WHAT A VERY GOOD BOY! Ol’ Gunnar here didn’t see a soccer match going on, he saw a bunch of people playing games at a park that maybe wanted to give him some bellies in between kicking the ball to each other. Nothing wrong with that. And look at how happy the players were to see him! Their mood got boosted, the crowd was excited, and Gunnar got some belly rubs. Win/win/win. Friggin’ dogs, man. We don’t deserve them.

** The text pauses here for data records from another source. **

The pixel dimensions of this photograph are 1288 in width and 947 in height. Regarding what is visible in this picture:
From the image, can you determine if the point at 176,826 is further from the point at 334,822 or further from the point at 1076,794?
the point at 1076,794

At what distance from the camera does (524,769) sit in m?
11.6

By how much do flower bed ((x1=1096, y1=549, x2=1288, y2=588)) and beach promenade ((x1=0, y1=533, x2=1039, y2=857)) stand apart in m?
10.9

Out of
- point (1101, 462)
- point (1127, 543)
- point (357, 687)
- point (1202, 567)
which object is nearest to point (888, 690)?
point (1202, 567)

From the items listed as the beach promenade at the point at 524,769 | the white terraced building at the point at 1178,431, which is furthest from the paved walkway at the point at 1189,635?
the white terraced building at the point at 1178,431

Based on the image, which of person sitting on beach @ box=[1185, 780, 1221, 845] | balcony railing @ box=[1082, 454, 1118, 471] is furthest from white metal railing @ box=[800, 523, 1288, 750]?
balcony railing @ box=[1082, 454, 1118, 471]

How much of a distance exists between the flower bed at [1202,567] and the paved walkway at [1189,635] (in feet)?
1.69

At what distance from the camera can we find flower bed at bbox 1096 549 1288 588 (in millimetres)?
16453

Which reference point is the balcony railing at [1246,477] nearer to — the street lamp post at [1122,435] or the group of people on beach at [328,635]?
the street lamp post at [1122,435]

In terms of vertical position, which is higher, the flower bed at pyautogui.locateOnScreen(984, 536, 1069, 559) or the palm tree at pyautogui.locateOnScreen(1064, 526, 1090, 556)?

Side note: I know a ton of people are pumped up for the World Cup in November, and I’m fully prepared to play the role of ignorant American soccer fan who only has a vague working knowledge of the game but decides to have takes on it anyway, but if FIFA were smart they’d incorporate this kind of stuff into every match. Like if I knew at that at some point in every World Cup match a black lab was going to run onto the field for two minutes then I’d be locked and loaded for every single broadcast. I’ve been told since I was in middle school that soccer is the sport of the future in the United States and as of yet it hasn’t even made a dent in hockey/baseball/basketball/football. Well maybe this is a path forward. Not everyone loves soccer, but everyone loves dogs. Ipso facto if you incorporate dogs into soccer, everyone will love soccer. Follow me for more marketing tips**.
*Tell me that dog is not a Gunnar. He’s got Gunnar written all over him. Other options were Hunter, Jet, or Guinness.
**They all involve dogs.
PS: Speaking of ignorant American soccer fan, in no particular order: Normally the World Cup would be happening now, wouldn’t it? But because Qatar is hotter than the surface of the sun they had to move it to later in the year?
Did America qualify for the World Cup? I feel like that was in question for a while but maybe they did earlier this year.
Landan Donovan isn’t on the team anymore, right?